Что же до меня… У меня потом было ещё много любовей. Парочка больших и примерно с десяток мелкокалиберных, подобных бабочкам-однодневкам. Одну мадемуазель я катал на теплоходе, поил водкой, а так же читал ей стихи Маяковского ("Вы думаете, это бредит малярия?", ну и так далее)– кончилось все ее побегом на полуночном такси, и коротко брошенным, обречённым то ли прощанием, то ли вердиктом: "а ведь мне уже почти тридцать лет…". От другой, молодой, веснушчатой и рыжеволосой особы, с которой мы подолгу плясали, а потом пили пиво, коньяк, или чачу, обсуждая кинематограф, музыку и вымирающие человеческие добродетели, я сбежал сам после того, как в момент потной, пахнущей перегаром и табаком интимной близости она принялась издавать чавкающие звуки, долженствующие, видимо, выражать крайнюю степень страсти. С третьей феминой мы, кажется, провели бок о бок шесть долгих лет, за которые я успел превратить ее жизнь в руины. Она до сих пор считает меня исчадием ада, и мне лень ее в этом разубеждать- я довольствуюсь собственным непрошибаемым безразличием и тысячей километров, разделяющей нас теперь. А ведь были и ещё… Так что же это такое? Сколько уже было шансов разобраться, ан нет- до сих пор ничего не понимаю, и по наитию тычусь носом во что-то теплое и мягкое, как слепой щенок. Иногда кажется даже, что я и не повзрослел вовсе, и накопленный "опыт"– это всего лишь гора ненужного, пыльного хлама. Например, раздевая женщину и укладывая ее в кровать, я до сих пор волнуюсь, как перед первым выходом на сцену. И ещё больше волнуюсь, когда раздеваюсь сам. Но страх проходит, а что остаётся? Нагота, темнота, шорох скомканного в ногах одеяла, шершавость простыни, теплая гладкость чужого тела под пальцами… И, наверное, ещё любовь. Та самая, по-мальчишески борзая и непознанная.

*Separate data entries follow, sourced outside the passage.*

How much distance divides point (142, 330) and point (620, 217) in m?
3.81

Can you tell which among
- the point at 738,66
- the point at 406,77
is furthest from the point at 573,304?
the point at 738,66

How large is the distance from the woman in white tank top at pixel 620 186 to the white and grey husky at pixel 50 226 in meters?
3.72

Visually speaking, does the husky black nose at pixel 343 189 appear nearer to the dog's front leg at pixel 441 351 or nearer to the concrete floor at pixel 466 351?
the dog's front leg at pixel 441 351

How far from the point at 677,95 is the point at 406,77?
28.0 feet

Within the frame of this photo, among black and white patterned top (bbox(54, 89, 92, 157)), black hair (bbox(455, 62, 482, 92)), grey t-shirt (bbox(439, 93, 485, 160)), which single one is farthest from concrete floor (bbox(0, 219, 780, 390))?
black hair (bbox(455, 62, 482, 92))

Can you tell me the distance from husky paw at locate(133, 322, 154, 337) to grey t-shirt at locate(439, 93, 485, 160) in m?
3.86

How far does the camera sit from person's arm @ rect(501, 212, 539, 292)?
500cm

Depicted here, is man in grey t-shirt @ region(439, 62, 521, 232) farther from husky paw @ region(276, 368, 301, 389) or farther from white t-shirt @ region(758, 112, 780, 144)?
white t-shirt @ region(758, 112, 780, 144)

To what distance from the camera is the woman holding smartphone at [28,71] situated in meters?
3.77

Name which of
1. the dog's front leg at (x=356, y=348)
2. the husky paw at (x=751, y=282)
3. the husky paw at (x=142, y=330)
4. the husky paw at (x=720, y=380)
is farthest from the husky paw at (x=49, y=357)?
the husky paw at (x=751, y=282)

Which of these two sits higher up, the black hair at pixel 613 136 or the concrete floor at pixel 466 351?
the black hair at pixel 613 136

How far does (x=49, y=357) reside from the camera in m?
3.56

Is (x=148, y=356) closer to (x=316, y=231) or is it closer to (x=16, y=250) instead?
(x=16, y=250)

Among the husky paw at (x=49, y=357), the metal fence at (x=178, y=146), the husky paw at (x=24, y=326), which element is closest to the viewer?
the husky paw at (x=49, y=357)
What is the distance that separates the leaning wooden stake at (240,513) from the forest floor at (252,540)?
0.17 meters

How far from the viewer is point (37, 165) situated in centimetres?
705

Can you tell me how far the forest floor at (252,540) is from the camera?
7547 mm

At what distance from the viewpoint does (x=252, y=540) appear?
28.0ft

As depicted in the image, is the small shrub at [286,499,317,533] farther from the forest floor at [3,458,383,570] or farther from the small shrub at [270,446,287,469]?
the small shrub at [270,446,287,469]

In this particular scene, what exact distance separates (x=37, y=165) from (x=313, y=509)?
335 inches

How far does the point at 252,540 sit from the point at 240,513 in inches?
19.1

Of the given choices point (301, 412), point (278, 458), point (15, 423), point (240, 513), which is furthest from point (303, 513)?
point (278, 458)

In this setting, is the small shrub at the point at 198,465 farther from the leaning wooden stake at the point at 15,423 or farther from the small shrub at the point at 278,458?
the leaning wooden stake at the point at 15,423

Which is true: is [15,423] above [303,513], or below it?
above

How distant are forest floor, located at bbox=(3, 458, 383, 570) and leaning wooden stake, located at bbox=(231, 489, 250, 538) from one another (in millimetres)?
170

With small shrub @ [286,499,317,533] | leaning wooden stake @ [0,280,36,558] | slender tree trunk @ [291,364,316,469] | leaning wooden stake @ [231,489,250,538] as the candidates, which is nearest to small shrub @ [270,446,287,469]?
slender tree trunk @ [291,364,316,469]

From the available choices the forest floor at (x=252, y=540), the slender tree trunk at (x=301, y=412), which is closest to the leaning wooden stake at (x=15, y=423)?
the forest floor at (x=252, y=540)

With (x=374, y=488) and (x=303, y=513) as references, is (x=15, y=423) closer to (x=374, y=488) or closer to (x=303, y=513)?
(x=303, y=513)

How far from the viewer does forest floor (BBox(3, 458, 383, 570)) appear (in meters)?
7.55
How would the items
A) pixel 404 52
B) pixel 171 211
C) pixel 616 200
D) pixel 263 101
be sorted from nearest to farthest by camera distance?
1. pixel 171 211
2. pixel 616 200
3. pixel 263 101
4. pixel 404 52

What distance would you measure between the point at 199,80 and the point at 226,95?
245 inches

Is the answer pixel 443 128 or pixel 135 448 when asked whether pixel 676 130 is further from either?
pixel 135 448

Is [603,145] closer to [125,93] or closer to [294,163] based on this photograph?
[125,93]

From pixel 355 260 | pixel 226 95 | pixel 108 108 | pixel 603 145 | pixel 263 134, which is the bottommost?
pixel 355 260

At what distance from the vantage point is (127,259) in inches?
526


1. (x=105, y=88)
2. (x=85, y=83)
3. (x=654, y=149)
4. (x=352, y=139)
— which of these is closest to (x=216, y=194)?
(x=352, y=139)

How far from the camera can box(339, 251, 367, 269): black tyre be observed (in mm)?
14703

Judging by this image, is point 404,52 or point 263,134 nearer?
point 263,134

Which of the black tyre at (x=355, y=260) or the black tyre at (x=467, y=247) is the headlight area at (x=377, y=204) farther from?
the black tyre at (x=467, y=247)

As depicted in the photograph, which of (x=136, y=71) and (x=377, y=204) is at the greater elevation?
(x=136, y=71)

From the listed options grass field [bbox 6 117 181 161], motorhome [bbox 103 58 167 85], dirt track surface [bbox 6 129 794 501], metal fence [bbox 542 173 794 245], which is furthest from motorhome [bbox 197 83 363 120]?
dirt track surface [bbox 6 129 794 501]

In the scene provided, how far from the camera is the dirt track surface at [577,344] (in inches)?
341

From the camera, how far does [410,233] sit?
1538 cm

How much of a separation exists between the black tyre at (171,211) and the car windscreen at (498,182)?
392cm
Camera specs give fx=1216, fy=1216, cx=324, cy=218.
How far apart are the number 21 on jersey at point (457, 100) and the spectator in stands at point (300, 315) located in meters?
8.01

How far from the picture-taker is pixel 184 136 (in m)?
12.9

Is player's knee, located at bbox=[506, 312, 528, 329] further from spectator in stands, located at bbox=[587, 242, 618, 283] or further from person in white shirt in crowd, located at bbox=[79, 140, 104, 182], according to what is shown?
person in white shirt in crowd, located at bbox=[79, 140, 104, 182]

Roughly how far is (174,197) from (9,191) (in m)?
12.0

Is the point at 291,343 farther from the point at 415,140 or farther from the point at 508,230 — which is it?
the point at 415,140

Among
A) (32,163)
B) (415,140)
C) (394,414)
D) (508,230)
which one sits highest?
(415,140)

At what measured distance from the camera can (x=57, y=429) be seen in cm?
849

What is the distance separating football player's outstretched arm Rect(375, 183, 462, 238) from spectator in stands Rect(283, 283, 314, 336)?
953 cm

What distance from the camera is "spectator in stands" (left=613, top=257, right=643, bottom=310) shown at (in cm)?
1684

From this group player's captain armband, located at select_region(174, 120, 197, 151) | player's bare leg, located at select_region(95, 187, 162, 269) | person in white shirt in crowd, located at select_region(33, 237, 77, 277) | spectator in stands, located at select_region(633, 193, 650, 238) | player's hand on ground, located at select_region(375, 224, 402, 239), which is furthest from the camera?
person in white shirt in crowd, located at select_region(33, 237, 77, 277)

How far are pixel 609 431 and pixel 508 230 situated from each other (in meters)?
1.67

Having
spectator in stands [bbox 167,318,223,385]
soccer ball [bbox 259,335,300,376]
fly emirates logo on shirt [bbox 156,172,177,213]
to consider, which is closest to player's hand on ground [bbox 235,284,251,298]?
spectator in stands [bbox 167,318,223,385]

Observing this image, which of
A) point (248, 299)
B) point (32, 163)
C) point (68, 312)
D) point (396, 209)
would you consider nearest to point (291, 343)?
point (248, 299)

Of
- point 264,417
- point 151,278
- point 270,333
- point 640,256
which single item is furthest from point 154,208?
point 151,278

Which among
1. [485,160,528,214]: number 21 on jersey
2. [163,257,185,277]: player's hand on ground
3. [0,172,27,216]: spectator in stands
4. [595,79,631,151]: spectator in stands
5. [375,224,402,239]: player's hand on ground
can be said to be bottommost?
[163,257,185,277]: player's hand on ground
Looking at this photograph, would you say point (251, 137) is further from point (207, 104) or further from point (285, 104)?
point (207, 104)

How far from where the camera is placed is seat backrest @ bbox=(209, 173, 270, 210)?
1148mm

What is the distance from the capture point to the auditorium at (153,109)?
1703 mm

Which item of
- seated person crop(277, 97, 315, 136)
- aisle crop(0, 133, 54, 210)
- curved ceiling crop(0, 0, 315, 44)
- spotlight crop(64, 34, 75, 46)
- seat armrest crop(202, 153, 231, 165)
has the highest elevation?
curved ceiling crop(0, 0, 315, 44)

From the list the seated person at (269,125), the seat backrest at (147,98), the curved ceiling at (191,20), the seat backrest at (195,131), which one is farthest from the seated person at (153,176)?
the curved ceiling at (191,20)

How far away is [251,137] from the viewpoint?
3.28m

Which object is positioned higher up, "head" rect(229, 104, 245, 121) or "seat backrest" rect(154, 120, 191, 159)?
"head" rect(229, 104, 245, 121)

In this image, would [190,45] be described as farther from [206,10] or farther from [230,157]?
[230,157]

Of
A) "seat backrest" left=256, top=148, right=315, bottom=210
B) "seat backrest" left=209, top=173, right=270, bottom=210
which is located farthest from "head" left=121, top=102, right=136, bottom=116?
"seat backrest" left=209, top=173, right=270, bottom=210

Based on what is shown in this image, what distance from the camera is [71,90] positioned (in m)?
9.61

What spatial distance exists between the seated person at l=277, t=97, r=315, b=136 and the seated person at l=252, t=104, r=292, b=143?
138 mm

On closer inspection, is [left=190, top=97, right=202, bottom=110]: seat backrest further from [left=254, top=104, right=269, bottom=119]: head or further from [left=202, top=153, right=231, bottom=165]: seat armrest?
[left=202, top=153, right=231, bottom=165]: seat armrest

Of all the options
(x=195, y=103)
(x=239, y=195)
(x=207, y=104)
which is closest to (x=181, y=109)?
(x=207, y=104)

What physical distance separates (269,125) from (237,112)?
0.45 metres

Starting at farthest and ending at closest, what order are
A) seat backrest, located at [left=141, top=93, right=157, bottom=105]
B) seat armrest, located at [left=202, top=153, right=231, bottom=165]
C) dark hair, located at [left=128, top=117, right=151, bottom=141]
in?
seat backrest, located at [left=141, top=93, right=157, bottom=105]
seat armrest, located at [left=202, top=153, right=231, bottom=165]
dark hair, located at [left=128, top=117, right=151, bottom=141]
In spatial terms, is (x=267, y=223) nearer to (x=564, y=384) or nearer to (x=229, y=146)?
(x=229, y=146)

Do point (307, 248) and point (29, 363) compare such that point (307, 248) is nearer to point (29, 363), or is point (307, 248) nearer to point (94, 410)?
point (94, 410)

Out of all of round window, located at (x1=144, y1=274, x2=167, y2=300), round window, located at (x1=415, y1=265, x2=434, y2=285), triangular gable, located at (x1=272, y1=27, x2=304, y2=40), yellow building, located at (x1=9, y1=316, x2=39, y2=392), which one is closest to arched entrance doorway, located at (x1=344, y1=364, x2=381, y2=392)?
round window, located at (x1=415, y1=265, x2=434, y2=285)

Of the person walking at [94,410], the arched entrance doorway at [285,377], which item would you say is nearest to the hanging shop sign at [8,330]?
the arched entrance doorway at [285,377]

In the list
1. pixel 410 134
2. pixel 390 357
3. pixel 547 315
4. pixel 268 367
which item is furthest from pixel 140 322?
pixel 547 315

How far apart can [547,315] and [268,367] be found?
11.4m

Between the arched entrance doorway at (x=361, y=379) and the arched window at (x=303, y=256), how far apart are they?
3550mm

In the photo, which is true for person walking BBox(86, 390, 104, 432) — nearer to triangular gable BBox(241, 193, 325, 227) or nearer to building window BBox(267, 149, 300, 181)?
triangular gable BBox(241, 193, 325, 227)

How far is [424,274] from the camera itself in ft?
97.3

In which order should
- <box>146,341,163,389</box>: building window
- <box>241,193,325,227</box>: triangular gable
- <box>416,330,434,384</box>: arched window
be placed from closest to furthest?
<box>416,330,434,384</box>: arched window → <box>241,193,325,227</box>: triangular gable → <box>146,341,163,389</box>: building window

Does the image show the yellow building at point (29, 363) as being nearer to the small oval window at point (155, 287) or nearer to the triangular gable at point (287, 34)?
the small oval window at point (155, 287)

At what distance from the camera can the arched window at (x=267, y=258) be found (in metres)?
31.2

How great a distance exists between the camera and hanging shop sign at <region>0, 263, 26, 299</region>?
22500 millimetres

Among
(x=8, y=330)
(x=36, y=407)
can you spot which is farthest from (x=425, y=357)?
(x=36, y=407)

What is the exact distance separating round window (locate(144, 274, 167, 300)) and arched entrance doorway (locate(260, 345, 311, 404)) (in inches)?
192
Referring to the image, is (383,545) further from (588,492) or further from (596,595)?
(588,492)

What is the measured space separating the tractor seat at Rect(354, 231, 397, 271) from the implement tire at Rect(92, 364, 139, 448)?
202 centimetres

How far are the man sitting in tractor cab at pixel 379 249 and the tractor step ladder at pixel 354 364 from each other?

– У нас что, уже все закончилось, малый?– донеслось до меня сзади.
– Закончилось. Правда, есть ещё в чемодане, но он-то в багажнике…
– А тромбон где? Тоже в багажнике?
– Тоже. А на что он тебе?
– Как на что? Это же ты только что распрягал, какой ты матёрый профессионал, бляха муха!
– Ну и что?
Беседу, как можно было догадаться, между собой вели Гусля и Полпальца, уже порядочно захмелевшие.